AIM>
Convert only the records below that fall between the lines holding "What is the quantified" and "633 millimetres", inclusive, into a two-column CSV with the columns text and answer, one row per record. Put each field in double quotes and replace every line break inside a field with a space.

Saved entries>
◇ ◇ ◇ ◇ ◇ ◇ ◇

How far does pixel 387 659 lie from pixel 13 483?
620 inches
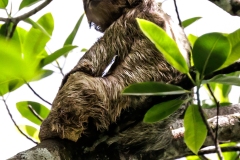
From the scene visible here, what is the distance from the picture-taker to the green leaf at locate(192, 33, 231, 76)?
112cm

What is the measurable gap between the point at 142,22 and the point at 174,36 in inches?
31.5

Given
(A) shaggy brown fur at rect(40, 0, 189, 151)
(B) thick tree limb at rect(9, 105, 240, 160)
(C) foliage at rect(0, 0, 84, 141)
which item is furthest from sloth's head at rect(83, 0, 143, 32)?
(B) thick tree limb at rect(9, 105, 240, 160)

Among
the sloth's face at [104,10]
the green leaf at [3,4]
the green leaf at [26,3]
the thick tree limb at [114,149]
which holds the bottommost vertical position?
the thick tree limb at [114,149]

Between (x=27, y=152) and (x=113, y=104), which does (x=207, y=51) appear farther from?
(x=27, y=152)

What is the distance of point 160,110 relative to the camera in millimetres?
1316

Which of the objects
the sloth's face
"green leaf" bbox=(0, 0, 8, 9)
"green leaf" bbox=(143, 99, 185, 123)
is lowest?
"green leaf" bbox=(143, 99, 185, 123)

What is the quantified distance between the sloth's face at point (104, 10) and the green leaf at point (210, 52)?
3.30 feet

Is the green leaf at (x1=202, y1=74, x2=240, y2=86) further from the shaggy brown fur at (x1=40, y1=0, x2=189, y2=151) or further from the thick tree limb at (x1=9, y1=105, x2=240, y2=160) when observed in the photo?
the thick tree limb at (x1=9, y1=105, x2=240, y2=160)

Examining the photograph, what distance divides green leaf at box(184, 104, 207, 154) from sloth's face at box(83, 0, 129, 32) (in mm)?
956

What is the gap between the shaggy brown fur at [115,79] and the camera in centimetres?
153

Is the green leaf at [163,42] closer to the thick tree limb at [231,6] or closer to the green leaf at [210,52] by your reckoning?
the green leaf at [210,52]

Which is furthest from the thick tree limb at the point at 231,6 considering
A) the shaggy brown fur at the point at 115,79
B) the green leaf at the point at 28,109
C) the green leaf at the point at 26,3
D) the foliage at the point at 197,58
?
the green leaf at the point at 28,109

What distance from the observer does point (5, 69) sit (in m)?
0.35

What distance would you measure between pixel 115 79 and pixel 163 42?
633 millimetres
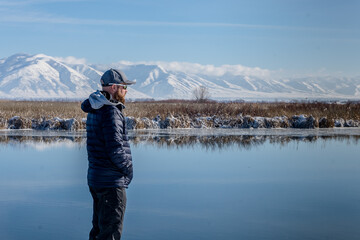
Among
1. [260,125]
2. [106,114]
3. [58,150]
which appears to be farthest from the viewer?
[260,125]

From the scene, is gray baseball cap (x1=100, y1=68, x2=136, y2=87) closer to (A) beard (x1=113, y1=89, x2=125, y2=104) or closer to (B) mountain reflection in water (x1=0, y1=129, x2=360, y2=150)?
(A) beard (x1=113, y1=89, x2=125, y2=104)

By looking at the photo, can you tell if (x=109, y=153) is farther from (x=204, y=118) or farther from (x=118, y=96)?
(x=204, y=118)

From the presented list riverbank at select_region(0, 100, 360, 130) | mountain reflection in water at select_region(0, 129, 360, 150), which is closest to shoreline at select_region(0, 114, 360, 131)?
riverbank at select_region(0, 100, 360, 130)

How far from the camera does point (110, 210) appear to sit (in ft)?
13.3

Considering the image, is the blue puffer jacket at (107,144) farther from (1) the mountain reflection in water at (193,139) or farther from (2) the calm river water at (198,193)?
(1) the mountain reflection in water at (193,139)

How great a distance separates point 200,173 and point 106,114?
489 cm

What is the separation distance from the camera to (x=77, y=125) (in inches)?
724

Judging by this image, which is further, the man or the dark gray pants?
the dark gray pants

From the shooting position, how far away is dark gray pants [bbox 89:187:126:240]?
13.2 ft

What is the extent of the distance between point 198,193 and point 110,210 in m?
3.06

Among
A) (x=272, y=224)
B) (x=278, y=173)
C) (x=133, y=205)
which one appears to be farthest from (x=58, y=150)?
(x=272, y=224)

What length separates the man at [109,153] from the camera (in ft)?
12.8

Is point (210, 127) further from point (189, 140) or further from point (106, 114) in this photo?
point (106, 114)

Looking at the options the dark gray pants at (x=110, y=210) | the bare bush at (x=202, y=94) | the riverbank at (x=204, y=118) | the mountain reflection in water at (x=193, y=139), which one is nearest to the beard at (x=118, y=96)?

◇ ◇ ◇ ◇ ◇ ◇ ◇

WRITTEN SOLUTION>
text,answer
"What is the quantified distance between the sloth's face at point (104, 10) and the green leaf at point (210, 52)?","3.30 feet"
"Is the green leaf at (x1=202, y1=74, x2=240, y2=86) further from the shaggy brown fur at (x1=40, y1=0, x2=189, y2=151) or further from the thick tree limb at (x1=9, y1=105, x2=240, y2=160) when observed in the photo?","the thick tree limb at (x1=9, y1=105, x2=240, y2=160)"
"Examining the photograph, what distance divides green leaf at box(184, 104, 207, 154) from sloth's face at box(83, 0, 129, 32) (in mm)?","956"
"What is the gap between the shaggy brown fur at [115,79] and the camera in centimetres?","153"
"Is the green leaf at [163,42] closer to the thick tree limb at [231,6] or closer to the green leaf at [210,52] by your reckoning?","the green leaf at [210,52]"
"Which is furthest from the thick tree limb at the point at 231,6 considering A) the shaggy brown fur at the point at 115,79 B) the green leaf at the point at 28,109 C) the green leaf at the point at 26,3 D) the foliage at the point at 197,58 ?","the green leaf at the point at 28,109"
"What distance from the observer does point (5, 69) sit (in m)?","0.35"
"What distance would you measure between pixel 115 79 and pixel 163 42?","633 millimetres"